• TASK DIRECTIONS: Copy out each line of the material below with no changes.

══ SUPPLIED MATERIAL ══

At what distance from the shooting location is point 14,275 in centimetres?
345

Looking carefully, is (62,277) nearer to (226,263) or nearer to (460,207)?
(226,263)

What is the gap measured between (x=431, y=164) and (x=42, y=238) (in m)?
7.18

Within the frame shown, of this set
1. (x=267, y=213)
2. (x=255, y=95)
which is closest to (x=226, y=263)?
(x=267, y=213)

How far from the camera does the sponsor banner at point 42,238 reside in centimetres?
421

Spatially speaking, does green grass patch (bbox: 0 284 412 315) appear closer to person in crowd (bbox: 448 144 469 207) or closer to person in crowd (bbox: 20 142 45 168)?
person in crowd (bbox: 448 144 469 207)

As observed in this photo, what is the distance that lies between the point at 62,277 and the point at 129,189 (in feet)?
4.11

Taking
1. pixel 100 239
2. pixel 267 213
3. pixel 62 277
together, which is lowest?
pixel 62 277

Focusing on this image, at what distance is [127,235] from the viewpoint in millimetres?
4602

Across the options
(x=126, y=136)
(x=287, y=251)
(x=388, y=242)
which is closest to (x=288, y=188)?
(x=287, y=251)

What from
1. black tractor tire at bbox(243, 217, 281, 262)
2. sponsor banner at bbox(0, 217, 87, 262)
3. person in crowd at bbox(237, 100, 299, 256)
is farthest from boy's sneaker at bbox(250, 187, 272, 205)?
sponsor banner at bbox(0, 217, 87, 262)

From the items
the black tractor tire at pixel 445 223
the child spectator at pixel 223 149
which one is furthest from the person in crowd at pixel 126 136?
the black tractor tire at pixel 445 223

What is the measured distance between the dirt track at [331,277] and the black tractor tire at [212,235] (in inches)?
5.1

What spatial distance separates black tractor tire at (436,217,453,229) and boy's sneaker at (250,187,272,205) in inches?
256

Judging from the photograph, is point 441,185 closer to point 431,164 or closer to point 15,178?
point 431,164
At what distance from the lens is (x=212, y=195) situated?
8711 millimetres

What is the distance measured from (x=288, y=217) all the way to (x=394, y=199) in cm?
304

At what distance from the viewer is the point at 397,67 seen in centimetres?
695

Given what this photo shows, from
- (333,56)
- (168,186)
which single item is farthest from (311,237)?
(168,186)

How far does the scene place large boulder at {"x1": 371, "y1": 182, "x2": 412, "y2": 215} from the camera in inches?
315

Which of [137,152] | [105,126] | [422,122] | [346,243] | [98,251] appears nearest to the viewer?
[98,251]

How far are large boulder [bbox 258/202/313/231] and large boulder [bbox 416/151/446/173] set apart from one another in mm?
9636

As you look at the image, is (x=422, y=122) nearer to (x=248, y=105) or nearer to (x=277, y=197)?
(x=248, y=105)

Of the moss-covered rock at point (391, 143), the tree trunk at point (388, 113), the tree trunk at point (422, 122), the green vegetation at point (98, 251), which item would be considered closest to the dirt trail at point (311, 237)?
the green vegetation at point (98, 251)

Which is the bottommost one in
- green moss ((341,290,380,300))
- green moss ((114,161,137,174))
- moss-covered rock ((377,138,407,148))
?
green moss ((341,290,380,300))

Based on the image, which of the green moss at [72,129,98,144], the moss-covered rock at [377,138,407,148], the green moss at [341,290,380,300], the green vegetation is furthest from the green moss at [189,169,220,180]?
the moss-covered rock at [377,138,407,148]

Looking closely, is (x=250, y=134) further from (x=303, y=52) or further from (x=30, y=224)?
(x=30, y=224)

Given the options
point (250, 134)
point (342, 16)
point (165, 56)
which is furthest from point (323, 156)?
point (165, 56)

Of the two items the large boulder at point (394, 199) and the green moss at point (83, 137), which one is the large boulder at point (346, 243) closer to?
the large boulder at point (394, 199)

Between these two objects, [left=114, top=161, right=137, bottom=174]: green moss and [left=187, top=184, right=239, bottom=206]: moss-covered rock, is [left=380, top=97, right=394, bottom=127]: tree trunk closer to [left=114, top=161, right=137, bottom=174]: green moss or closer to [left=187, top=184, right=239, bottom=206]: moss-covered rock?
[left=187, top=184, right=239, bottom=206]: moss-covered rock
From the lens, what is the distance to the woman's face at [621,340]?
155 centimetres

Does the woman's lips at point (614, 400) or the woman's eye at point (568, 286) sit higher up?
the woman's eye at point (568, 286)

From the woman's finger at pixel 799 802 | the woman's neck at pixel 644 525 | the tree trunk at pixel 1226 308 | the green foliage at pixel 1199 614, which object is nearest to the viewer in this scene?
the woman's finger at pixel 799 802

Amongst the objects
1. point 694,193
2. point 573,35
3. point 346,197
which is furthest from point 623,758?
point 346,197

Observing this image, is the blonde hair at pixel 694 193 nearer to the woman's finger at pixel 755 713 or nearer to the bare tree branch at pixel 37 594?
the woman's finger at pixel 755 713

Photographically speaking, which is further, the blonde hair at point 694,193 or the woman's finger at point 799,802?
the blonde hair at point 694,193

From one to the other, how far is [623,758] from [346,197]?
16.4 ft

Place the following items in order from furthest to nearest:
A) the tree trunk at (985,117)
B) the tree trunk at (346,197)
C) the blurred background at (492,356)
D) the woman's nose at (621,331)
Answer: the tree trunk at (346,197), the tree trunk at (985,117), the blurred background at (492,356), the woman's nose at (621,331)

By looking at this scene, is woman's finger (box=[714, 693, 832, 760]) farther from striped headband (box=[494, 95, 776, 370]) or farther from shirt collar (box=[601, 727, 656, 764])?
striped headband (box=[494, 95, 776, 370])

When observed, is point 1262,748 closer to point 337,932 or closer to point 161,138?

═══

• COMPLETE OUTPUT:
At what distance from the shooting location is point 14,275 in centimetres?
345

Looking carefully, is (62,277) nearer to (226,263) or nearer to (460,207)?
(226,263)

What is the gap measured between (x=431, y=164) and (x=42, y=238) (in m)?
7.18

Within the frame shown, of this set
1. (x=267, y=213)
2. (x=255, y=95)
which is closest to (x=226, y=263)?
(x=267, y=213)

How far from the camera does the sponsor banner at point 42,238 reside in centimetres?
421

Spatially speaking, does green grass patch (bbox: 0 284 412 315) appear closer to person in crowd (bbox: 448 144 469 207) or closer to person in crowd (bbox: 20 142 45 168)?
person in crowd (bbox: 448 144 469 207)

As observed in this photo, what is the distance that lies between the point at 62,277 and the point at 129,189 (in feet)?
4.11

Taking
1. pixel 100 239
2. pixel 267 213
3. pixel 62 277
together, which is lowest?
pixel 62 277

Focusing on this image, at what distance is [127,235] from the viewpoint in millimetres?
4602

Across the options
(x=126, y=136)
(x=287, y=251)
(x=388, y=242)
which is closest to (x=288, y=188)?
(x=287, y=251)

What from
1. black tractor tire at bbox(243, 217, 281, 262)
2. sponsor banner at bbox(0, 217, 87, 262)
3. person in crowd at bbox(237, 100, 299, 256)
is farthest from boy's sneaker at bbox(250, 187, 272, 205)?
sponsor banner at bbox(0, 217, 87, 262)

From the items
the black tractor tire at pixel 445 223
the child spectator at pixel 223 149
which one is furthest from the person in crowd at pixel 126 136?
the black tractor tire at pixel 445 223

What is the measured distance between the dirt track at [331,277] and the black tractor tire at [212,235] (in inches)?
5.1

What spatial distance separates black tractor tire at (436,217,453,229) and boy's sneaker at (250,187,272,205) in inches?
256

Judging from the photograph, is point 441,185 closer to point 431,164 or closer to point 15,178?
point 431,164
At what distance from the lens is (x=212, y=195) situated?
8711 millimetres

What is the distance measured from (x=288, y=217) all the way to (x=394, y=199) in cm?
304

At what distance from the viewer is the point at 397,67 seen in centimetres?
695

Given what this photo shows, from
- (333,56)
- (168,186)
which single item is farthest from (311,237)?
(168,186)

How far does the scene place large boulder at {"x1": 371, "y1": 182, "x2": 412, "y2": 215} from the camera in inches?
315

Which of [137,152] | [105,126] | [422,122] | [346,243] | [98,251] appears nearest to the viewer?
[98,251]

How far are large boulder [bbox 258/202/313/231] and large boulder [bbox 416/151/446/173] set apart from one another in mm?
9636

As you look at the image, is (x=422, y=122) nearer to (x=248, y=105) or nearer to (x=277, y=197)?
(x=248, y=105)

Of the moss-covered rock at point (391, 143), the tree trunk at point (388, 113), the tree trunk at point (422, 122), the green vegetation at point (98, 251), which item would be considered closest to the dirt trail at point (311, 237)?
the green vegetation at point (98, 251)

Which is the bottommost one in
- green moss ((341,290,380,300))
- green moss ((114,161,137,174))
- moss-covered rock ((377,138,407,148))
?
green moss ((341,290,380,300))

Based on the image, which of the green moss at [72,129,98,144], the moss-covered rock at [377,138,407,148], the green moss at [341,290,380,300], the green vegetation is furthest from the green moss at [189,169,220,180]?
the moss-covered rock at [377,138,407,148]

Looking closely, is (x=250, y=134) further from (x=303, y=52) or further from (x=30, y=224)?
(x=30, y=224)

Given the options
point (250, 134)
point (342, 16)
point (165, 56)
which is furthest from point (323, 156)?
point (165, 56)

Of the two items the large boulder at point (394, 199) and the green moss at point (83, 137), which one is the large boulder at point (346, 243) closer to?
the large boulder at point (394, 199)

Between these two objects, [left=114, top=161, right=137, bottom=174]: green moss and [left=187, top=184, right=239, bottom=206]: moss-covered rock, is [left=380, top=97, right=394, bottom=127]: tree trunk closer to [left=114, top=161, right=137, bottom=174]: green moss or closer to [left=187, top=184, right=239, bottom=206]: moss-covered rock?
[left=187, top=184, right=239, bottom=206]: moss-covered rock
From the lens, what is the distance to the woman's face at [621,340]?
155 centimetres

Does the woman's lips at point (614, 400) or the woman's eye at point (568, 286) sit higher up?
the woman's eye at point (568, 286)

From the woman's finger at pixel 799 802 | the woman's neck at pixel 644 525 | the tree trunk at pixel 1226 308 | the green foliage at pixel 1199 614, which object is nearest to the viewer in this scene?
the woman's finger at pixel 799 802

Amongst the objects
1. point 694,193
2. point 573,35
3. point 346,197
which is furthest from point 623,758?
point 346,197

Observing this image, is the blonde hair at pixel 694 193 nearer to the woman's finger at pixel 755 713 or nearer to the bare tree branch at pixel 37 594?
the woman's finger at pixel 755 713

Photographically speaking, which is further, the blonde hair at point 694,193 or the woman's finger at point 799,802?
the blonde hair at point 694,193

From one to the other, how far is [623,758] from [346,197]?
16.4 ft

Place the following items in order from furthest to nearest:
A) the tree trunk at (985,117)
B) the tree trunk at (346,197)
C) the blurred background at (492,356)
D) the woman's nose at (621,331)
Answer: the tree trunk at (346,197), the tree trunk at (985,117), the blurred background at (492,356), the woman's nose at (621,331)

By looking at this scene, is woman's finger (box=[714, 693, 832, 760]) farther from striped headband (box=[494, 95, 776, 370]) or farther from shirt collar (box=[601, 727, 656, 764])?
striped headband (box=[494, 95, 776, 370])

When observed, is point 1262,748 closer to point 337,932 or closer to point 161,138?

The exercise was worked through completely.